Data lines
------------------------------------------------

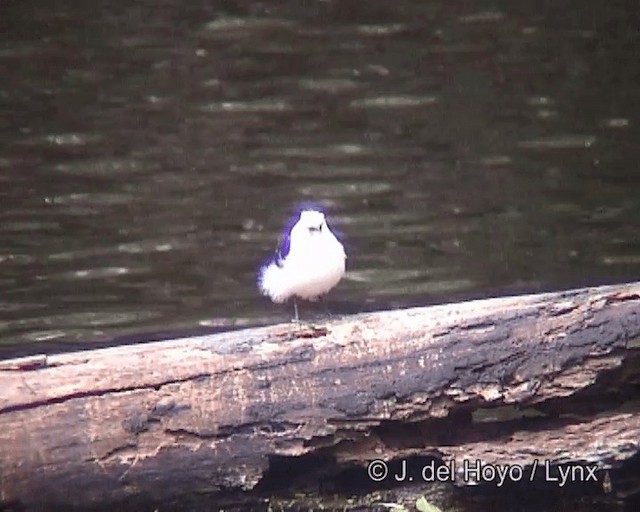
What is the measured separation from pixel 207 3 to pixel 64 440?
455 centimetres

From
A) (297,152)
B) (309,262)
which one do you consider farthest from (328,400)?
(297,152)

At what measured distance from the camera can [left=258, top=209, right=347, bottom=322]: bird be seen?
320cm

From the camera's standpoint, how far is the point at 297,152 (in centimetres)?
617

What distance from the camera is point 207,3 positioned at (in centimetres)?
669

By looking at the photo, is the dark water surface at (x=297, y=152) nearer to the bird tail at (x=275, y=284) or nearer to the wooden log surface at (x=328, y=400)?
the bird tail at (x=275, y=284)

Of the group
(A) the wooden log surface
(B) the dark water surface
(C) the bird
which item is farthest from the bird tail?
(B) the dark water surface

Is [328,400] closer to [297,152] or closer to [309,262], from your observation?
[309,262]

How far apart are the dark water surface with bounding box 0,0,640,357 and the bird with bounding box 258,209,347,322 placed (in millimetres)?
1944

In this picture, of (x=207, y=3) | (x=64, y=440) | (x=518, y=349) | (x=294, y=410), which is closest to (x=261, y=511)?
(x=294, y=410)

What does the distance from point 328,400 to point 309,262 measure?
25.3 inches

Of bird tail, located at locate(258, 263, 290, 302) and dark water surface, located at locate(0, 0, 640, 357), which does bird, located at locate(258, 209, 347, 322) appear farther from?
dark water surface, located at locate(0, 0, 640, 357)

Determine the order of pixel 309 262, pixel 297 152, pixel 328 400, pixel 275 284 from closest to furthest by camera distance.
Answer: pixel 328 400 → pixel 309 262 → pixel 275 284 → pixel 297 152

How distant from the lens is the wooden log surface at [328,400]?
2553mm

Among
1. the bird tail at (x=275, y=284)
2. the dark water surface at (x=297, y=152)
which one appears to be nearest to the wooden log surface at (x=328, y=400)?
the bird tail at (x=275, y=284)
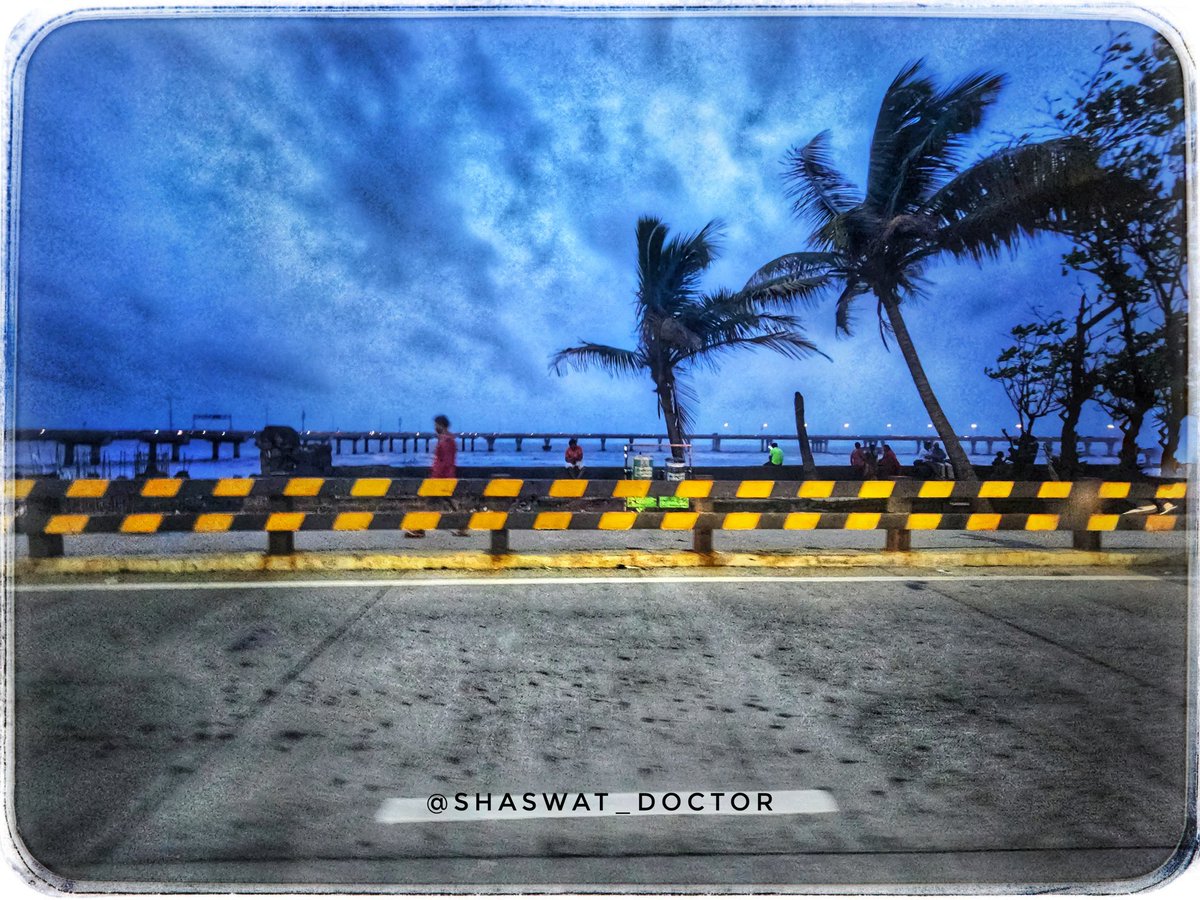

------------------------------------------------

- _GOAL OF THE EXERCISE_:
List every line in the records above that contains the string "pixel", copying each line in full.

- _SOLUTION_:
What is the measured separation from pixel 207 3 to pixel 64 440?
Determine the order of pixel 309 262, pixel 297 152, pixel 328 400, pixel 275 284 from closest to furthest by camera distance.
Answer: pixel 328 400 → pixel 309 262 → pixel 275 284 → pixel 297 152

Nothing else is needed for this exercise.